Cette spirale affecte également la motivation des gestionnaires de centres nordiques, confrontés à des saisons de plus en plus incertaines. Le soutien des collectivités publiques pour l'achat de machines de traçage pourrait également être remis en question. "Elles risquent de tiquer quand il sera question de leur renouvellement", redoute-t-il.

Solutions limitées

Quant aux solutions pour pallier ce manque d'or blanc, Laurent Donzé constate que les alternatives traditionnelles montrent vite leurs limites. "La neige artificielle, possible lors de compétitions, reste difficilement envisageable: elle coûte cher et entre en contradiction avec l'image écologique du ski de fond".

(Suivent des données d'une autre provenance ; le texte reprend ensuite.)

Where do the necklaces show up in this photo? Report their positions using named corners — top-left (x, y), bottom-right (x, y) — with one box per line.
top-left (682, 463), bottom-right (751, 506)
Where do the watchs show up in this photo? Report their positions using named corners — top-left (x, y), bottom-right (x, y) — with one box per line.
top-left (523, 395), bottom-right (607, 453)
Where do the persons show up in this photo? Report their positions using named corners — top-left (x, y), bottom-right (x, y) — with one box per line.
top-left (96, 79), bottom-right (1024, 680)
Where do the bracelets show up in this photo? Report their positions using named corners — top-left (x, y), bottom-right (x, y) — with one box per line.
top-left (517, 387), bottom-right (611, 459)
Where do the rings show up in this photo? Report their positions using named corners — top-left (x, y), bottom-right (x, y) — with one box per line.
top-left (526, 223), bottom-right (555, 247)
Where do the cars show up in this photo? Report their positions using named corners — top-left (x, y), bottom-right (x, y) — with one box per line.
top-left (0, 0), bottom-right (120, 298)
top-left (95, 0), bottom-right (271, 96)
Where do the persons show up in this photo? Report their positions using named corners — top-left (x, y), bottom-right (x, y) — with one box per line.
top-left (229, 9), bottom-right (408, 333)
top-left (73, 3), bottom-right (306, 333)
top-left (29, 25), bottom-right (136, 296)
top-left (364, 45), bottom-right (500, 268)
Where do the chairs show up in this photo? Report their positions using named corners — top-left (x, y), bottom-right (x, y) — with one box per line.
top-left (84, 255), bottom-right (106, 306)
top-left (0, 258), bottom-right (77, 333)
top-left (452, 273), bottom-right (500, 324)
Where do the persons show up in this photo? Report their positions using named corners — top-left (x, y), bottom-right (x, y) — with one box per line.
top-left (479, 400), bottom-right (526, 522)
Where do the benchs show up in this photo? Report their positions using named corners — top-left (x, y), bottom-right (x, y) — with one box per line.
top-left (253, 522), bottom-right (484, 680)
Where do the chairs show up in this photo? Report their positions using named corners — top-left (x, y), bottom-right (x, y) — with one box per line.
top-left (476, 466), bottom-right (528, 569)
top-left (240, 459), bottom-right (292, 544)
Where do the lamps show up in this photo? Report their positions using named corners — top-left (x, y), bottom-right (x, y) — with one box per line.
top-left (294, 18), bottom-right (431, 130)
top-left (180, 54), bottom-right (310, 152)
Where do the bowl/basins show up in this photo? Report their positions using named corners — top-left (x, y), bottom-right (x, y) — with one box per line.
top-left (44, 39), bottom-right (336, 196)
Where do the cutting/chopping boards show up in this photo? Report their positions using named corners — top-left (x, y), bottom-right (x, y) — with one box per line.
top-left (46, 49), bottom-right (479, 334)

Le développement de nouvelles pistes à de plus hautes altitudes "n'est pas non plus une option en raison du relief". Le responsable rappelle que néanmoins certains sites préservés existent encore. Par exemple, les Centres nordiques Les Mosses, La Vue-des-Alpes ou Marchairuz jouissent encore régulièrement d'une centaine de jours skiables par an. Il arrive aussi que le public pense que les domaines sont fermés alors que les pistes ont été tracées, observe-t-il.

Une pratique qui évolue

Les habitudes évoluent. "Les skieurs de fond n'avaient pas l'habitude d'aller très loin", note le président de RSF. La nouvelle réalité oblige les pratiquants à accepter de se déplacer davantage pour trouver des conditions favorables, un comportement qui ne correspond pas aux habitudes de nombreux adeptes.

"Seuls les mordus iront chercher la neige. Les polysportifs jetteront leur dévolu sur le VTT, la course à pied ou le ski alpinisme", estime-t-il.

Les quelques centres qui disposeront encore d'or blanc pourraient être pris d'assaut. Une situation inédite pour une discipline habituée à de vastes espaces et à une cohabitation généralement paisible, sauf parfois avec les piétons ou raquetteurs.

Pourtant, cette raréfaction ne signe pas nécessairement la fin du ski de fond. "Elle pourrait paradoxalement en renforcer la valeur", relève Laurent Donzé.

Sport complet, sain, pas trop cher, facile d’accès, assez respectueux de l’environnement, peu dangereux, accessible à tous les âges, "le ski de fond s'achemine vers un nouveau statut: celui d'une activité plus rare mais précieuse, où chaque heure passée sur les pistes comptera davantage".

De l’âge d’or à la mémoire

Présent dès les premiers Jeux olympiques d’hiver en 1924, le ski de fond est longtemps resté confidentiel avant de connaître un essor marqué dès la fin des années 60, porté par les succès suisses aux Jeux de Grenoble et de Sapporo et par l'arrivée du traçage mécanique.

La campagne au slogan évocateur "LLL - Langläufer Leben Länger" (Les skieurs de fond vivent plus longtemps) propulse définitivement la discipline sur le devant de la scène. Plus de 30 courses populaires sont organisées par saison en Suisse romande.

L’apparition du skating dans les années 1980 et, plus récemment, les performances de Dario Cologna ont également ravivé son image.

Pour revivre cette histoire, un Musée du Ski a vu le jour il y a deux ans dans le hameau Le Boéchet (JU), attirant de nombreux visiteurs. "Quand on sent que quelque chose disparaît, on s'y accroche", glisse Laurent Donzé, également fondateur de ce musée.